§ Extracted text

----------------------------------------

Besides the love of children and the secret desire to never grow up, one of the draws of pediatric surgery was to forever be a “true general surgeon”. However, during residency, it became clear that “true general surgeons” were becoming extinct. For example, one of the general surgeons at my residency institution did a majority of the foregut procedures and had privileges to operate both in the chest and abdomen. Starting residency, I thought this was normal. It was not until later that I realized that 1) this was a rarity, and 2) my attending was a specialist (in every sense of the word); by the time I finished, his entire practice focused solely on foregut surgery.
Hence the draw of pediatric surgery. Not only was the anatomy and congenital disease processes fascinating, but it was also the wide breadth of operations in the surgeon’s repertoire and wide variety in the patient population that intrigued me. A pediatric surgeon could do a thyroidectomy, umbilical hernia repair, esophageal atresia repair, appendectomy, rigid bronchoscopy, and PSARP all in the same week. THIS is what I thought I wanted from my surgical career. Then I did clinical research at a large children’s hospital.
I was fortunate enough to have the opportunity to do both research and a pediatric surgical critical care fellowship at the same institution. This institution was completely different than what I had imagined. Every attending had a niche or sub-specialty. As a result, I saw sicker patients than I could ever imagine, the complexity of which was in some degree unparalleled to my previous training, and the volume was extraordinary, with patients being referred from all over the world. My time in the ICU was invaluable to learn not only the “basics” of pediatrics and pediatric surgery management, but how to manage ECMO, use the oscillator or JET ventilator and what complications to look out for during the post-operative recovery.
While appendicitis and hernia repair were also a part of the surgeons’ practice, it was the more complex patients that started to change my understanding of pediatric surgery. Children with complex congenital diseases, long-gap esophageal atresia, for example, are patients that some pediatric surgeons see only once a year; however, this institution was seeing new patients every week. This meant that the ancillary staff and other specialties were also on the cutting edge, forming multidisciplinary teams focused solely on each area of care for a specific disease. They were able to push the boundaries and had the resources to handle any complicated patient or complication that came through the door.

----------------------------------------

§ Data extract

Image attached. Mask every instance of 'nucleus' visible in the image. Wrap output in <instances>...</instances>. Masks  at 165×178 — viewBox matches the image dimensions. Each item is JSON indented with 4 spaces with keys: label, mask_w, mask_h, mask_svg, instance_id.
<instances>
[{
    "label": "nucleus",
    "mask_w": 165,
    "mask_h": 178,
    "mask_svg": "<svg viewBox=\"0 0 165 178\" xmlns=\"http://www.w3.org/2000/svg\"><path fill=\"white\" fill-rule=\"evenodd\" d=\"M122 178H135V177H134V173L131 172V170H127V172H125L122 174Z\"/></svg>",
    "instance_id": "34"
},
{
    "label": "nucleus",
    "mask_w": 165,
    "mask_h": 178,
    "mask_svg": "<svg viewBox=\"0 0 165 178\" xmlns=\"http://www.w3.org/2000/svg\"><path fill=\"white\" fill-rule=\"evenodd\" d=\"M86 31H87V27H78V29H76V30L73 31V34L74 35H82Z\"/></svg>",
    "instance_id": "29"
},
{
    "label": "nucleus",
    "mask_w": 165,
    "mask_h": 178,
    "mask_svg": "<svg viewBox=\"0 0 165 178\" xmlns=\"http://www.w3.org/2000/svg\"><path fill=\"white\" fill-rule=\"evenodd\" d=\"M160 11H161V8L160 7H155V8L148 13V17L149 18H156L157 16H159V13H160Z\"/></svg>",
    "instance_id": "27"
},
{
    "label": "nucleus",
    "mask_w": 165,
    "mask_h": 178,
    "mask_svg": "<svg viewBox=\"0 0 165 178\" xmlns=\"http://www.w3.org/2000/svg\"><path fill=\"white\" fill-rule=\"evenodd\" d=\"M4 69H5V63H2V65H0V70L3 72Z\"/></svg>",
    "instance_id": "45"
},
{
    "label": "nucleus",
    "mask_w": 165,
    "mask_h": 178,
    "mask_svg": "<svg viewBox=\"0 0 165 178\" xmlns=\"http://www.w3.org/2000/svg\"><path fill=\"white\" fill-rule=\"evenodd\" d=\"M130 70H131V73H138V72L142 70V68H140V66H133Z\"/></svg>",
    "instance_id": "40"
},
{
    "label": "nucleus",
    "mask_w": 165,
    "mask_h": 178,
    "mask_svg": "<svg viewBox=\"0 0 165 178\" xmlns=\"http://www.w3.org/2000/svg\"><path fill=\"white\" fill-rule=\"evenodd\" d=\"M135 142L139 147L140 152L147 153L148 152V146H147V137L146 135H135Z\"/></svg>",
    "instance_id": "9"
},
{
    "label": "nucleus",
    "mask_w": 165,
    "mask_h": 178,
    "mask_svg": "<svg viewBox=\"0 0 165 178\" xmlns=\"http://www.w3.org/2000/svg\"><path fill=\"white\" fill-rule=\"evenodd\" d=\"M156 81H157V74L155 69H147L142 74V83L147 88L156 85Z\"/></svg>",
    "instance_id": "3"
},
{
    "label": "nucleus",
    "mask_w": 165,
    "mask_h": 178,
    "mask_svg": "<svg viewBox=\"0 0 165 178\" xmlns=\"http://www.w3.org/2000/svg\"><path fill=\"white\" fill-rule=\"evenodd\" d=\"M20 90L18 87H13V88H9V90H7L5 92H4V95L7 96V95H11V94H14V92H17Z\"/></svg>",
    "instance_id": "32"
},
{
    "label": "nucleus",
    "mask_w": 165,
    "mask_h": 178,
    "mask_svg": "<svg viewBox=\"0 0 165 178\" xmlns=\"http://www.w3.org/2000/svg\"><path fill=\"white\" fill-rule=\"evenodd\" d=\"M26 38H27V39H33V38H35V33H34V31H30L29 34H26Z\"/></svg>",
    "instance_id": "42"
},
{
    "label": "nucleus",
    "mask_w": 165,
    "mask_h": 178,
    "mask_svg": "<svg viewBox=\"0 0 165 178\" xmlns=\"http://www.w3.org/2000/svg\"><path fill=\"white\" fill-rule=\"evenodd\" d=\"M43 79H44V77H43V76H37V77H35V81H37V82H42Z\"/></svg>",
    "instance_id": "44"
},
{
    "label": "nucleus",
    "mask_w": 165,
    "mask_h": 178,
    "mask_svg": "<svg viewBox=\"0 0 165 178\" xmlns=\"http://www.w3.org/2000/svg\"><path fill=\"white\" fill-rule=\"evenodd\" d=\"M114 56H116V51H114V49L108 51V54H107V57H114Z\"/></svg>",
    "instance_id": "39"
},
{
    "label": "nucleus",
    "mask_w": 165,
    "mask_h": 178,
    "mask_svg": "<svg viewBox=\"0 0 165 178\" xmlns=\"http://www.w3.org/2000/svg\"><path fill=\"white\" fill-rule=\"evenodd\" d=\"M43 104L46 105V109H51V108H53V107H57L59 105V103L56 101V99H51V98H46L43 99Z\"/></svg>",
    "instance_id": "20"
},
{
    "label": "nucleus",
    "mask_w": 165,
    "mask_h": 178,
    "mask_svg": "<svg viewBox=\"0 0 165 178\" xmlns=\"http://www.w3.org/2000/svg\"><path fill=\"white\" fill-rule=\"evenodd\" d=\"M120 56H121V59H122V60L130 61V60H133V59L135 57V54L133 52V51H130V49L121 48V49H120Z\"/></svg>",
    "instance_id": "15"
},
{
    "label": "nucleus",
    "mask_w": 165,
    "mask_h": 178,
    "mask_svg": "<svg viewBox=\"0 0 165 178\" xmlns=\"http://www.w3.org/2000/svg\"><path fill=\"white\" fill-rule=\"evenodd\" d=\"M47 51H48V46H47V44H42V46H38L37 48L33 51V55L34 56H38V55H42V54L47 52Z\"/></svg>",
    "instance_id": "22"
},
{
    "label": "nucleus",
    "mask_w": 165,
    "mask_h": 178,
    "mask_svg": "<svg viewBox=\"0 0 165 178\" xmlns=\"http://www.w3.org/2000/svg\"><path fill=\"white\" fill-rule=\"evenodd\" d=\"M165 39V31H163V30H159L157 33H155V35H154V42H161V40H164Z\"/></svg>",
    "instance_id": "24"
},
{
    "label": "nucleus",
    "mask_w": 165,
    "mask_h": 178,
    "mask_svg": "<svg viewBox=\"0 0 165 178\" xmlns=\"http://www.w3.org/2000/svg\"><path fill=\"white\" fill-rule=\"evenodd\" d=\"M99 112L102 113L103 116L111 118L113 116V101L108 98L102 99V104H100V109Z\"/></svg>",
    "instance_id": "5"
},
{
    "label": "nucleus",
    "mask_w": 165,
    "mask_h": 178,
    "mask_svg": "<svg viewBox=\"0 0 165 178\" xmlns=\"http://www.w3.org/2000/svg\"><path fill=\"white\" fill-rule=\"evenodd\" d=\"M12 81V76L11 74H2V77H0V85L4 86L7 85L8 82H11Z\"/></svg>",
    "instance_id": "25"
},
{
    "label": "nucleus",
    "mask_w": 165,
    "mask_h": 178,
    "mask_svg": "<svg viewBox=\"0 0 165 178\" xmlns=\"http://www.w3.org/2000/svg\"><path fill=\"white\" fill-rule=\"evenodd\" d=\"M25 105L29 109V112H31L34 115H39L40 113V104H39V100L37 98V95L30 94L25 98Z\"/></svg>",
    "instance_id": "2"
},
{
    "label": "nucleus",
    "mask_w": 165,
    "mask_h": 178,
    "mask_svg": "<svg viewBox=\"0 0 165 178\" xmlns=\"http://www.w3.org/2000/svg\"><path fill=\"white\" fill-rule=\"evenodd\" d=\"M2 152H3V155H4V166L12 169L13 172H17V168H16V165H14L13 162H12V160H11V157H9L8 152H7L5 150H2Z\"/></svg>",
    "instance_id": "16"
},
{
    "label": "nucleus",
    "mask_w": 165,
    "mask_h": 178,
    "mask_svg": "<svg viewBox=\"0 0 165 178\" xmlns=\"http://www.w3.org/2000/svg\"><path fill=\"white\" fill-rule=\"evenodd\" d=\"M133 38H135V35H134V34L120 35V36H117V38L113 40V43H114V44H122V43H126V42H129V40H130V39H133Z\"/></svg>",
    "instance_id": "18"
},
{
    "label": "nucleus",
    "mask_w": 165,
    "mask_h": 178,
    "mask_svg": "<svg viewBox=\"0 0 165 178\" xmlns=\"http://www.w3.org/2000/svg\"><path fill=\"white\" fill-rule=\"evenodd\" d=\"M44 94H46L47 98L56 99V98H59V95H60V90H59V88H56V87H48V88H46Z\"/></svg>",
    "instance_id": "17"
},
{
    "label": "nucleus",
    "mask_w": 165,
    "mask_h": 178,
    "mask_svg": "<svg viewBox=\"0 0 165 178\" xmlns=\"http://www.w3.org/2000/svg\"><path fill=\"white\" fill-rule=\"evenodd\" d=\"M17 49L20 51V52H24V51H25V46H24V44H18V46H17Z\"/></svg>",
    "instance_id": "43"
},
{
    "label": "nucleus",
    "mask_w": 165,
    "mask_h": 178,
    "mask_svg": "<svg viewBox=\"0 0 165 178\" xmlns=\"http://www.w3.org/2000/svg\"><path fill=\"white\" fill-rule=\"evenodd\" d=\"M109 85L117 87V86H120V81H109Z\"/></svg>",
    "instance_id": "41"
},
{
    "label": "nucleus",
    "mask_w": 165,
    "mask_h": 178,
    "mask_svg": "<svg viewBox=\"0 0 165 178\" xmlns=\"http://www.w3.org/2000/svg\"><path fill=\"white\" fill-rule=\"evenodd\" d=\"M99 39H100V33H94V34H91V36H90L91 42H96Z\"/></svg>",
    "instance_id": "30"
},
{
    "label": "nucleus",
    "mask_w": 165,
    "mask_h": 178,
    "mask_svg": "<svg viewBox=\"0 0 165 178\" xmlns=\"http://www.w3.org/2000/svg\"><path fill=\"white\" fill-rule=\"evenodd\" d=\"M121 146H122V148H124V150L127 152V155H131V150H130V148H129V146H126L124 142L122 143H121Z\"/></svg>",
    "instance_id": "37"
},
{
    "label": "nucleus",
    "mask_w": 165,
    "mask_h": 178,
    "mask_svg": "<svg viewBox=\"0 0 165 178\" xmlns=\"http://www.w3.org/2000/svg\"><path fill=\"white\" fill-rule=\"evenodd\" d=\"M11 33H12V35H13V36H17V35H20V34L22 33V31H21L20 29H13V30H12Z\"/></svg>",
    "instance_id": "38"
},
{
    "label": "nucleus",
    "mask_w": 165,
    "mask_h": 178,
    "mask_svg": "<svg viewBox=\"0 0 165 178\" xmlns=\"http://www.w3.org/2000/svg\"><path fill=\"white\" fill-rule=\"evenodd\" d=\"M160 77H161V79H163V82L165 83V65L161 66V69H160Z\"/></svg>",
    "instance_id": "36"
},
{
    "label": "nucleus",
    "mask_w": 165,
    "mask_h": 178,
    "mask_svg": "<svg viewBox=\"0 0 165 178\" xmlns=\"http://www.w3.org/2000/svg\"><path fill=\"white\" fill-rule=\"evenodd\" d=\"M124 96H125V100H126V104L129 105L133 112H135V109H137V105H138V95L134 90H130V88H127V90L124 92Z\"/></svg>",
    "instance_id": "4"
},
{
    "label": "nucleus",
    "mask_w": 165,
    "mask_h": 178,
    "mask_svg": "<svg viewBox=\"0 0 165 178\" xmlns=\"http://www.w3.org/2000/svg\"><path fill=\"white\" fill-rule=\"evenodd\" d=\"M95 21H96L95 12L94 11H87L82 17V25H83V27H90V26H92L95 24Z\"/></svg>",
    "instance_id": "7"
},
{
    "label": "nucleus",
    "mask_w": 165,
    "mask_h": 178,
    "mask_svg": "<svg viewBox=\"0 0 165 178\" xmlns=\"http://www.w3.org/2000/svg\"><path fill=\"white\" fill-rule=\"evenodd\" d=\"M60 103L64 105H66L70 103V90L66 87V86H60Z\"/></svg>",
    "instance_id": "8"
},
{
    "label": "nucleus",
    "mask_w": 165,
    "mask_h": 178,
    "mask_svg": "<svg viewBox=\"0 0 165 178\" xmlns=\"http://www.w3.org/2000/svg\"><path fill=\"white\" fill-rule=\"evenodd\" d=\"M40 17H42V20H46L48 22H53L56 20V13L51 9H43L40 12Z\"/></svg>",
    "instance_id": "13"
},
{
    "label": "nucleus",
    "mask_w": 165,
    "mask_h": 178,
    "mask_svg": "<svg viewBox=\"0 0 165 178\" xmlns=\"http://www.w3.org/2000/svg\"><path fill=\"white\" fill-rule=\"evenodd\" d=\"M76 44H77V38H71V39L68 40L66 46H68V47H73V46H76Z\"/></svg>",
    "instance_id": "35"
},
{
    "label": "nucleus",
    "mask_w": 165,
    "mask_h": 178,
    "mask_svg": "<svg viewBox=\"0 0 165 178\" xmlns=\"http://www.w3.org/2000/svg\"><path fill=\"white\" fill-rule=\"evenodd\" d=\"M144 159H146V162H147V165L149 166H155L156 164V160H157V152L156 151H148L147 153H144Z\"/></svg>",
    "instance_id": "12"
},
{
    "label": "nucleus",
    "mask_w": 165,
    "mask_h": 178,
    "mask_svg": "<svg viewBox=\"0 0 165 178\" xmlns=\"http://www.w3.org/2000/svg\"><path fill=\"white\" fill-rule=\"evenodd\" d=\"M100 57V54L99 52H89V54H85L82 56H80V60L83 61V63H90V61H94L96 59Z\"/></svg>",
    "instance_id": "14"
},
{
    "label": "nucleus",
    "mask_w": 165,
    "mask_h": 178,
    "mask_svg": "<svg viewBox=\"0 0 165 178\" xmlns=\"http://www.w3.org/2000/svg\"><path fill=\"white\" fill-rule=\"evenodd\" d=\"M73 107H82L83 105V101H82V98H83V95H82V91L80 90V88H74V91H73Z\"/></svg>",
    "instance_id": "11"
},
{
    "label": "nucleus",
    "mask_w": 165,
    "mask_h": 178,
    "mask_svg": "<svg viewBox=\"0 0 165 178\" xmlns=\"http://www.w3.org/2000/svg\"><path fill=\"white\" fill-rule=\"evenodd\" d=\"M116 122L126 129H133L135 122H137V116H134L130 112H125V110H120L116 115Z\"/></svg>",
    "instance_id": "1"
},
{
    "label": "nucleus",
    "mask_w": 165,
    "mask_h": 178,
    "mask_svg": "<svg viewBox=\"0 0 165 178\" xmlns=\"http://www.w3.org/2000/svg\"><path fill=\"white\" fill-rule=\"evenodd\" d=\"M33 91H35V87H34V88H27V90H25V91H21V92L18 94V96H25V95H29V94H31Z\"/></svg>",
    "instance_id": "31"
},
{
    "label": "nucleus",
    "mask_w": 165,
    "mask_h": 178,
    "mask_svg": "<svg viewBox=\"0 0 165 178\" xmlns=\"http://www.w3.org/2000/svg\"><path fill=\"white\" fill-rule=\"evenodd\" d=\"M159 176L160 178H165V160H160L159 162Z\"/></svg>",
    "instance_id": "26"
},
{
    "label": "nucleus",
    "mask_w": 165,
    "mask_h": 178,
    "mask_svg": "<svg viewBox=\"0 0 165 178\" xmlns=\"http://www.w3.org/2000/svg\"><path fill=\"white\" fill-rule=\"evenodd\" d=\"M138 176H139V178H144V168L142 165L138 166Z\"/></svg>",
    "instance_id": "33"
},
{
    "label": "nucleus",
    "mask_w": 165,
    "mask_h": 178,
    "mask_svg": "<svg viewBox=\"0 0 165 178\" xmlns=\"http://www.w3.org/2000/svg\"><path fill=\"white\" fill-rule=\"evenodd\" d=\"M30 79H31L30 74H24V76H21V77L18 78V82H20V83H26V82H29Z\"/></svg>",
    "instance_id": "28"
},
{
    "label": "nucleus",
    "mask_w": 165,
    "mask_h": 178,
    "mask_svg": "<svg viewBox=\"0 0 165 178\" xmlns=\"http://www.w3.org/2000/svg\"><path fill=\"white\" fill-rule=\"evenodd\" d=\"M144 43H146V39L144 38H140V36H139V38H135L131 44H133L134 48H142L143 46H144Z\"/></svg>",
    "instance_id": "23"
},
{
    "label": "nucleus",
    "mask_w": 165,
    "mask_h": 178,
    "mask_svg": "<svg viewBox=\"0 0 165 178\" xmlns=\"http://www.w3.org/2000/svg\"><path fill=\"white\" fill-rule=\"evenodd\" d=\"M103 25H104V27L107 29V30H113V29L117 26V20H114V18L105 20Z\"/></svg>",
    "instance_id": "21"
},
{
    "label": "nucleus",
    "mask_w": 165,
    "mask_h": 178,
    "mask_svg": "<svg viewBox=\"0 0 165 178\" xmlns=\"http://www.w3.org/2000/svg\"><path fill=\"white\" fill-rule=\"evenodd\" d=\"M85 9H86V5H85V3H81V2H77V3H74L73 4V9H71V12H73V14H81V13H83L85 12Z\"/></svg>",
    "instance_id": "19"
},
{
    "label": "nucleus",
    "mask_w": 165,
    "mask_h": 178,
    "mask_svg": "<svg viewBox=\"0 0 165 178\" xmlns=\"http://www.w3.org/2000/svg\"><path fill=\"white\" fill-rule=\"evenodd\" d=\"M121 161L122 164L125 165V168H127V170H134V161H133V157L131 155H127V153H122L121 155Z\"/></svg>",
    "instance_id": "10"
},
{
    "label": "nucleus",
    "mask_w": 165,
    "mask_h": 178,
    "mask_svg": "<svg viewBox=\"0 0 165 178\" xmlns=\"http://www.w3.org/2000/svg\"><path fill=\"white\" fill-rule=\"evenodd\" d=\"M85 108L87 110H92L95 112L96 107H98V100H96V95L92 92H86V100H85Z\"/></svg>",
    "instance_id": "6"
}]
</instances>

----------------------------------------

§ Brief A
Print the extracted text on pediatric surgery word for word, starting with "Besides the love" and going on through "on foregut surgery.".
§ Brief B
Continue the account of pediatric surgery training from the point where it stops.
The rows aren't needed for anything here.

§ Exercise output A
Besides the love of children and the secret desire to never grow up, one of the draws of pediatric surgery was to forever be a “true general surgeon”. However, during residency, it became clear that “true general surgeons” were becoming extinct. For example, one of the general surgeons at my residency institution did a majority of the foregut procedures and had privileges to operate both in the chest and abdomen. Starting residency, I thought this was normal. It was not until later that I realized that 1) this was a rarity, and 2) my attending was a specialist (in every sense of the word); by the time I finished, his entire practice focused solely on foregut surgery.

§ Exercise output B
But is this realistic for everyone? Can every center be this highly specialized? If all you see are zebras, how do you recognize a horse when you hear its hoofs beat? Being able to recognize common problems, efficiently formulate treatment plans and understand all the potential presentations and complications is perhaps just as important, if not more so. By not pigeon-holing oneself into a particular subspecialty, a general pediatric surgeon can also be a resource and a leader for the entire surrounding medical community. By maintaining a wide scope of practice, the pediatric surgeon becomes a safety net for both the pediatric and adult communities, willing to accept any patient that others feel uncomfortable treating and being able to provide quality care for both the patient and family.
So which is the correct route? Be a general pediatric surgeon or be highly sub-specialized? Or does the answer change based on the individual and their goals? From the perspective of a patient, both are very much needed. Perhaps regionalization is the answer – a marriage between both extremes. With regionalization, the general pediatric surgeon can still provide care for the variety of common surgical diseases that arise in the pediatric population and remain the necessary link to the surrounding community. However, in order to advance the field, some specialization is probably required. Surgeons who have a special interest in a rare or complex congenital malformation, can collaborate with ancillary staff and other subspecialists to expand the knowledge and treatment options of these patients.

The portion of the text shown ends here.